On the peg beside the door hung the peeled sycamore walking stick and the red gallon bucket he’d found after he discovered the baby missing. His wild search had taken him down to Tattler’s Branch, where he came upon the spilled blackberries and the cane. That stick had been a divining rod; finding it had helped him settle on Skip Rock as the place where Betsy had been taken. It was logical that whoever had been helping themselves to the berries from his property had walked from somewhere nearby; the town was the best bet. It was clear as the water in the creek that that person had taken his daughter. What didn’t make sense was why the law hadn’t been nosing around. Maybe the sheriff was too green to put two and two together. Or maybe whoever had taken Betsy didn’t see what he had done. Maybe they just wanted a baby.

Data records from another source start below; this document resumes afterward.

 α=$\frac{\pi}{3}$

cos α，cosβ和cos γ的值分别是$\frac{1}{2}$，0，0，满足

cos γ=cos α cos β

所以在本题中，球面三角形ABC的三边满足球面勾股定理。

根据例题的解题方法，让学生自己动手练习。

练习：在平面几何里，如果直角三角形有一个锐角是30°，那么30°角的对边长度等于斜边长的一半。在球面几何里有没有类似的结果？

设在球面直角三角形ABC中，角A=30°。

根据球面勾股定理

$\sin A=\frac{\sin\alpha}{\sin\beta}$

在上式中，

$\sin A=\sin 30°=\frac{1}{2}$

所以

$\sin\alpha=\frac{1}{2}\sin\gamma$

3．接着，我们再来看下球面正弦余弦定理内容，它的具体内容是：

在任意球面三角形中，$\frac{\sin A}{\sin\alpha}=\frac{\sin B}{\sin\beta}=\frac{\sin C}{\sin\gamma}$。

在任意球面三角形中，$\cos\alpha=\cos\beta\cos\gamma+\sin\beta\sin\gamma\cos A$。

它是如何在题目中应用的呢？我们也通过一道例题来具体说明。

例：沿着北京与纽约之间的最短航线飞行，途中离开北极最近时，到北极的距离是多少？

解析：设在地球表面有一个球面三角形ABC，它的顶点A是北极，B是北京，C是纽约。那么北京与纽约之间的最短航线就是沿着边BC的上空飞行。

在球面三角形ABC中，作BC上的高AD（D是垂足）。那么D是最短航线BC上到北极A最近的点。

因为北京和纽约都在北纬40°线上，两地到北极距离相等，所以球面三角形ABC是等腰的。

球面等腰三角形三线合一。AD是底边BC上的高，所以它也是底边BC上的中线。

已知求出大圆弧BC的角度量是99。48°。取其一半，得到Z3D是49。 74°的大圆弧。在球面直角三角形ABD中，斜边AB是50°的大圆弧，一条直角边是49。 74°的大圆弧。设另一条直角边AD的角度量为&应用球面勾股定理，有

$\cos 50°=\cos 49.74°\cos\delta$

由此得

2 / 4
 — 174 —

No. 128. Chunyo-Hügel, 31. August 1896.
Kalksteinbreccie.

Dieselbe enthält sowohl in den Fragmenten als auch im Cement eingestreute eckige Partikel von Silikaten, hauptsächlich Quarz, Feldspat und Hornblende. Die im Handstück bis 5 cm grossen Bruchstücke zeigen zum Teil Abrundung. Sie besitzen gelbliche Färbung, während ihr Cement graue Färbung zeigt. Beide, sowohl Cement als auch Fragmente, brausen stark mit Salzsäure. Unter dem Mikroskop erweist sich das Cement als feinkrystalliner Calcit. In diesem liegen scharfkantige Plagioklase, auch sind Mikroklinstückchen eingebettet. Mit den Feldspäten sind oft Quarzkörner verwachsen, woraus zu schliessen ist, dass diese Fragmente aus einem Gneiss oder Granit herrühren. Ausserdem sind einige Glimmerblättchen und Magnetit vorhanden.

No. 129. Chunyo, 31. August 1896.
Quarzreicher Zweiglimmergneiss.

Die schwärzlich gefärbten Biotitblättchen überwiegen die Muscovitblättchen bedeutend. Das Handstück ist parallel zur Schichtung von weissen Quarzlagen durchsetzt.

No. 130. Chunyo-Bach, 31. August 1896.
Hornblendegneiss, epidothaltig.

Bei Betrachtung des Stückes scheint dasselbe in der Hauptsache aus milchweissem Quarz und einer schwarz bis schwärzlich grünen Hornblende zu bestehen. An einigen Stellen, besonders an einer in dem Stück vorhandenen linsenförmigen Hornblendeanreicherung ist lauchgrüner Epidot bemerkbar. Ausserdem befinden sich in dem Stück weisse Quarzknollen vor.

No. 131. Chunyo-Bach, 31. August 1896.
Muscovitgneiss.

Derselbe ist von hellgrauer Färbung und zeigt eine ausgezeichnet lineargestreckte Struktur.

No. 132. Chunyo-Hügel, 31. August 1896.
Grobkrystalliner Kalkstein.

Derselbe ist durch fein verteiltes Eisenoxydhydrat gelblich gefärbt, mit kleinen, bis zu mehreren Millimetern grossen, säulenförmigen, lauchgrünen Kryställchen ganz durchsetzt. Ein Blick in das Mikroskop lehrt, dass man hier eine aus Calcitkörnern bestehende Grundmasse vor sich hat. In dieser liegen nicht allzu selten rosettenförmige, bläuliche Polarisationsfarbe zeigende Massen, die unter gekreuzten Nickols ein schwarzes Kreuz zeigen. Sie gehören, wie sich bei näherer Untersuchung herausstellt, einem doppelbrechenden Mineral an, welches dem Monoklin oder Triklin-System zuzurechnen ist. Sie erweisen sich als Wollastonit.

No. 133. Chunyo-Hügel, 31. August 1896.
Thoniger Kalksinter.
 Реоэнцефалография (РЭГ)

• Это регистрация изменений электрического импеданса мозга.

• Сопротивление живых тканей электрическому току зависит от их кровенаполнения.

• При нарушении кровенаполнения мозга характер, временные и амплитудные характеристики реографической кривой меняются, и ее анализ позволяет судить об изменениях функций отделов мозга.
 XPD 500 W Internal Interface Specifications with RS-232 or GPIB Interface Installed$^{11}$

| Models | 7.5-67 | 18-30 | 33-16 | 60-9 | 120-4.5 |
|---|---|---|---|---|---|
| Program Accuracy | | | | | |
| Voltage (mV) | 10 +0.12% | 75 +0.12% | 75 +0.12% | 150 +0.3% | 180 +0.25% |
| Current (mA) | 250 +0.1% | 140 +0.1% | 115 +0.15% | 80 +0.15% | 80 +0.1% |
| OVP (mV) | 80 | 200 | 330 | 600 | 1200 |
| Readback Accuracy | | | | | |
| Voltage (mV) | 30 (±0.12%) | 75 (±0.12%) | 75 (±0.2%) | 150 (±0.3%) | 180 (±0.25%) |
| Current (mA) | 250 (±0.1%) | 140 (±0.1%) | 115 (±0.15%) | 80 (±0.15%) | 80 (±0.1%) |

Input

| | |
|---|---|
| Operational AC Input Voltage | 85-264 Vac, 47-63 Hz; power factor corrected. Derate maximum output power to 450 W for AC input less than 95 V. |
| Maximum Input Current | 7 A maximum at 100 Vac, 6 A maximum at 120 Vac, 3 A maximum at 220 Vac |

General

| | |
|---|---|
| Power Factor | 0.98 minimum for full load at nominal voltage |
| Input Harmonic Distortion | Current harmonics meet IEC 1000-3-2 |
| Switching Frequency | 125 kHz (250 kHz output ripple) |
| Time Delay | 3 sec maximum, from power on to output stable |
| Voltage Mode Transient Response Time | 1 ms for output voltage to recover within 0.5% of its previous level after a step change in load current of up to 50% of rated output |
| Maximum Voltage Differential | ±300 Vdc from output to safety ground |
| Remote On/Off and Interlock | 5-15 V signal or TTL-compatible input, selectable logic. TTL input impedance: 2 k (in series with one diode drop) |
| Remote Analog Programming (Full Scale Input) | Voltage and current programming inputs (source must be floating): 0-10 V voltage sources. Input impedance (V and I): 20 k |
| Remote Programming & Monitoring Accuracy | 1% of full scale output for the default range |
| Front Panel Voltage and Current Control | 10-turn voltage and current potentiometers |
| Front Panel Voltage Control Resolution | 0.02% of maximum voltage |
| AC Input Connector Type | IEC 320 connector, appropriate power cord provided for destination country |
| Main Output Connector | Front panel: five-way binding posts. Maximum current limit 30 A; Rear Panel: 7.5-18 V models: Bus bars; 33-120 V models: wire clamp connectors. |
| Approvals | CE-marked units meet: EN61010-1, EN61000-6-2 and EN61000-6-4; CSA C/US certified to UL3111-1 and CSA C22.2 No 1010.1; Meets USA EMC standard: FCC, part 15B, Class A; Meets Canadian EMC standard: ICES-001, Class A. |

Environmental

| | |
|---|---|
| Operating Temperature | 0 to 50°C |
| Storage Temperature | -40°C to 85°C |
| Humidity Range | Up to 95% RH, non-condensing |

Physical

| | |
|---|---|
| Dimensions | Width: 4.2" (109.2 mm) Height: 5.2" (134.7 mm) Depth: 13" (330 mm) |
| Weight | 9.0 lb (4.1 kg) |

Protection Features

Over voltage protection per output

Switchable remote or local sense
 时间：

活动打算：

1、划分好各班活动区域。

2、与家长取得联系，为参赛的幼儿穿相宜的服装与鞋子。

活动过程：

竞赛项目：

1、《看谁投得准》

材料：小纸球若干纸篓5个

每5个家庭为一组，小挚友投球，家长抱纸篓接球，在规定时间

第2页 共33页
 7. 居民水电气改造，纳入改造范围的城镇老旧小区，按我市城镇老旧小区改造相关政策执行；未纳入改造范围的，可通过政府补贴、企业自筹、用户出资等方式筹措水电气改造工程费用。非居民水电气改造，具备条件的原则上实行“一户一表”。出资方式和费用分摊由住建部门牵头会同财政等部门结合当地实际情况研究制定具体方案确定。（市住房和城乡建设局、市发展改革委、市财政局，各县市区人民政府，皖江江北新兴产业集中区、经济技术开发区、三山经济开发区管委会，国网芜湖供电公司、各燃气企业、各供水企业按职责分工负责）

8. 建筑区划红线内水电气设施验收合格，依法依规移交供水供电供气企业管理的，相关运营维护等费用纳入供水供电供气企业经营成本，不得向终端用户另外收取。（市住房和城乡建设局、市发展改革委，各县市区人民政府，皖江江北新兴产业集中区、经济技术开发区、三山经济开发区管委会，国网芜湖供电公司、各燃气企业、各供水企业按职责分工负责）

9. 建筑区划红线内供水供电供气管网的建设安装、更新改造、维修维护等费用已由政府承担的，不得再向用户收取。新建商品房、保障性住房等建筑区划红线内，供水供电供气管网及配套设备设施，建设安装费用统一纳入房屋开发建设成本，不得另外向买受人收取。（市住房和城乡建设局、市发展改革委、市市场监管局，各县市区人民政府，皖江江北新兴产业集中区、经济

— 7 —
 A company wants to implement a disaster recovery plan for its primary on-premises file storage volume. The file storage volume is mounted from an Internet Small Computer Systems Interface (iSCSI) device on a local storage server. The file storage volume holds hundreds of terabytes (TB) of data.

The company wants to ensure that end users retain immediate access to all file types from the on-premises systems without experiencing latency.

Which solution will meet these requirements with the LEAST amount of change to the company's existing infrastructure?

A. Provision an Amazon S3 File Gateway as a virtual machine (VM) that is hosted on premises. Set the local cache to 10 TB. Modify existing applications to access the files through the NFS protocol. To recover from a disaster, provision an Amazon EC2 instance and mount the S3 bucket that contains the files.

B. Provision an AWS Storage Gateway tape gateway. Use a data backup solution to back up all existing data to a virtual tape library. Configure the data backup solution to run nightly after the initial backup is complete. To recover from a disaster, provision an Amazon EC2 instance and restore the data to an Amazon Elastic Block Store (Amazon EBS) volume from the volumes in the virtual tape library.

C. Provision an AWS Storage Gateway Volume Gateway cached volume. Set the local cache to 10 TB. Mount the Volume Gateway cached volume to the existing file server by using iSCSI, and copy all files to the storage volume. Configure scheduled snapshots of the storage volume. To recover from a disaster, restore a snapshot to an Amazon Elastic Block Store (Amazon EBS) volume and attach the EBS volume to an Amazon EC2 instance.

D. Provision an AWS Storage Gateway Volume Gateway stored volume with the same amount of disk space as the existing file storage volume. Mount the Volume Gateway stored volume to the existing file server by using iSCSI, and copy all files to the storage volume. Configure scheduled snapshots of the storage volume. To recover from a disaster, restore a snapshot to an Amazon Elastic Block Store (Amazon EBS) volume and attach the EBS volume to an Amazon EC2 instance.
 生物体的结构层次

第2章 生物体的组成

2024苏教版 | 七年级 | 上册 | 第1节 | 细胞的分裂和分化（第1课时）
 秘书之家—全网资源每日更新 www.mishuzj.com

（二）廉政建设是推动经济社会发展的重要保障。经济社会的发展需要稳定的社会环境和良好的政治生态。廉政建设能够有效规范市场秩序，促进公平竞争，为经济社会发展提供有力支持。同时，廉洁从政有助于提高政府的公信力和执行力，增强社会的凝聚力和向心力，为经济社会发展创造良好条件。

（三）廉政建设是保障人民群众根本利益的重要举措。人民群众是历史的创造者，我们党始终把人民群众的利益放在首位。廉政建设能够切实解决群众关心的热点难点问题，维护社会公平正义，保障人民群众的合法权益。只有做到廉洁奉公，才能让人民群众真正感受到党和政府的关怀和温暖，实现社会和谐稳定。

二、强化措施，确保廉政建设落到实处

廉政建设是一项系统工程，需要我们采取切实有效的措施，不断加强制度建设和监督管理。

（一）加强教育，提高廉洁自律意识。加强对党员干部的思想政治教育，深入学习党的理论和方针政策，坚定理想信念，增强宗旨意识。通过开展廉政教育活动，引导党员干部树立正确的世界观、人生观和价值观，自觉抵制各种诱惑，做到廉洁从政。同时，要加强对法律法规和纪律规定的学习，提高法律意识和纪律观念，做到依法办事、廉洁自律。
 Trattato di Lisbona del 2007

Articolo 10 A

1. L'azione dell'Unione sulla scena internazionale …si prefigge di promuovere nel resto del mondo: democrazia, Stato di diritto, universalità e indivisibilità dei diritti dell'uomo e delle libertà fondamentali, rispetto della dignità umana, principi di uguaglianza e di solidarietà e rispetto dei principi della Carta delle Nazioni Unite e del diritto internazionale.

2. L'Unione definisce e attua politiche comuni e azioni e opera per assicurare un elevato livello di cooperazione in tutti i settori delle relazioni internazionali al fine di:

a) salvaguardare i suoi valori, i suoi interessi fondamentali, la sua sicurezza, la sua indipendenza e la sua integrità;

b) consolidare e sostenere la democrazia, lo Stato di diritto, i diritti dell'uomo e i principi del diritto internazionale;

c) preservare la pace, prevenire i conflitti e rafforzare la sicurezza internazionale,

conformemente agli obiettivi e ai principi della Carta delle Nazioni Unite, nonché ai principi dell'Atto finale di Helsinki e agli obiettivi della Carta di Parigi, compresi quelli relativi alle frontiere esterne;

Absently he rubbed circles around the healing sores on his chest. Maybe the law had come with a warrant and a set of leg irons. But he didn’t think so. The house was too much like it had been on the night he’d fled, not even bothering to close the door, figuring he’d never be back, figuring his amazing luck would give him one more chance. He’d been halfway to Tennessee when Betsy Lane’s need had called
him back. He’d take his chances with the law, but his heart couldn’t leave his little girl behind. How would he know she got proper care unless he gave it himself?

He’d rented a room at the boardinghouse in the town with the big general store and journeyed from there to Skip Rock. He figured the best place to start was at the doctor’s office. His wounds gave him the perfect excuse to pay a visit. Intuition, a sixth sense honed by years of speculating, served him well that day in the fancy lady’s office. His gut told him he had hit the nail on the head. The paper he was pleating into perfect folds confirmed it.

Outside the open door, a dry, hot wind kicked up. Swirling bits of leaves and twigs danced across the threshold, caught up the errant page, and flung it away. It stuck against the wall as if held by an unseen hand. He should get up and close the door before the kitchen was full of grit, but he sat there too dejected to move.